Glazed and unglazed crockery is burnt at once.
There are red, white and grey kinds of clay in Opishnia. As for dyes, potters produce them from natural ingredients: copper oxide gives green color, brown and black colors are produced from manganese oxide and iron.
“A perfect dyer can be produced from corrosion!” the head of the family reveals the secret.
Each kind of clay needs a special temperature in the oven: red – from 920 C, white and grey – from 1000-1300 C.
Although Mr. Shkurpela said that only he and his sons were potters, it turned out that his wife Svitlana was also involved into it – she paints ceramics. In fact, the whole family is involved: someone splits firewood, someone mines clay, someone stocks the fire etc. Even old grandparents, who live with Oleksandr and Svitlana, help. All the five children can also work with clay, however, not all of them want to do it: it is a hard work, only a 27-year-old Anatolii decided to become a potter.

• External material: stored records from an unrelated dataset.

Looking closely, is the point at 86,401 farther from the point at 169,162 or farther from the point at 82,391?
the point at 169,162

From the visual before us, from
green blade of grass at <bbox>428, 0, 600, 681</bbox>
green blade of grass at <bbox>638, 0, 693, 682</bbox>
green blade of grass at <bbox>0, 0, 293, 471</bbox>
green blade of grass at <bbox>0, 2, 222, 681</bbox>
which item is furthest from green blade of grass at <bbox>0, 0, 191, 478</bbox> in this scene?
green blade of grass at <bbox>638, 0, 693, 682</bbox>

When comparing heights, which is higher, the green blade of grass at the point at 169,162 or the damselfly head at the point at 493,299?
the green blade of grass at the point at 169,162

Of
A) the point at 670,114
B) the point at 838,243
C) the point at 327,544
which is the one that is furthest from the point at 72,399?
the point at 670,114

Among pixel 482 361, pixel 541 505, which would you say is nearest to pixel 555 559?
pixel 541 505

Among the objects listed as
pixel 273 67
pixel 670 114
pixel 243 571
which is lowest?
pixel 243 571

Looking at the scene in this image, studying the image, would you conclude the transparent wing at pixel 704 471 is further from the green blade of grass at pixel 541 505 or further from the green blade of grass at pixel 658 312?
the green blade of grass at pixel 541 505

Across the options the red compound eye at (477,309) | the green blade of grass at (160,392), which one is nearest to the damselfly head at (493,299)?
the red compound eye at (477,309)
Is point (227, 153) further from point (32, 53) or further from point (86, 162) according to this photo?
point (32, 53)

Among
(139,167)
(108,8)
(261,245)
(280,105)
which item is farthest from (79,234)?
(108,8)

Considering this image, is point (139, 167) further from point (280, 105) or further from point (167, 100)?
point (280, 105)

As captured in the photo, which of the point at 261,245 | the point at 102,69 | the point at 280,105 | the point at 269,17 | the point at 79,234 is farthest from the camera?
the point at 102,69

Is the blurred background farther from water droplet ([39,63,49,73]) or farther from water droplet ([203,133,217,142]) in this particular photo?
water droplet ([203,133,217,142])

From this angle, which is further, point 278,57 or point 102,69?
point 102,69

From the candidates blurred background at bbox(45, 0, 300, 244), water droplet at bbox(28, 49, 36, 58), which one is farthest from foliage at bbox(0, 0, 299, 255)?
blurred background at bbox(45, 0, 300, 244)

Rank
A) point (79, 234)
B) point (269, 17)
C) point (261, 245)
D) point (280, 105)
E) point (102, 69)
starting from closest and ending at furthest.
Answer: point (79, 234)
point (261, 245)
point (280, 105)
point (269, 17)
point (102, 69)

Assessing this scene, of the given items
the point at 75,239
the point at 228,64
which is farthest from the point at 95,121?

Interesting names and usage of goods
Brown ware pottery, apart from its ecological properties, is also very temperature-proof: it can be put in an oven and microwave. Drinks kept in clay crockery stay cool.
Most people think that ceramics is in the first place, cups, bowls, plates, jugs and makitras.
Shkurpelas make many decorative crockery – in the form of sheep, lions, goats, horses. They serve as decoration, however, drinks can also be put there. These goods are more expensive – up to several thousand hryvnias. Others are much cheaper – for example, breadbins cost 350 hryvnias. Such goods were popular among the buyers at the festival: it is nice, and won’t take much space on a table – it stands on a slim leg but is quite commodious.
Local potters create many goods, which are absolutely unknown for Ukrainians: kovbasnyk (“kovbasa” is “sausage” in Ukrainian) – a pot for baking and keeping sausages. It is of flat and raised up form with a short lid.
Zamynachka (“zamynaty” is “to grind” in Ukrainian) – raised up, without handles and lid. It is used for grinding: poppy, garlic, lard, grains, condiments.
Pleskanets (“pleskaty” is “splash” in Ukrainian) – for alcohol drinks.
Baryltse (means “small barrel” in Ukrainian) – crockery for drinks. It resembles a barrel, which lies horizontally on legs. It is very commodious and complicated to make.
Except for Ukrainian traditional crockery, Opishnian potters produce Georgian one, which is called kvevri. It is essential for producing Georgian wine.
At the festival, there were master-classes for everybody who wanted to make something from clay. Guests could take the goods they’d made for 10 hryvnias.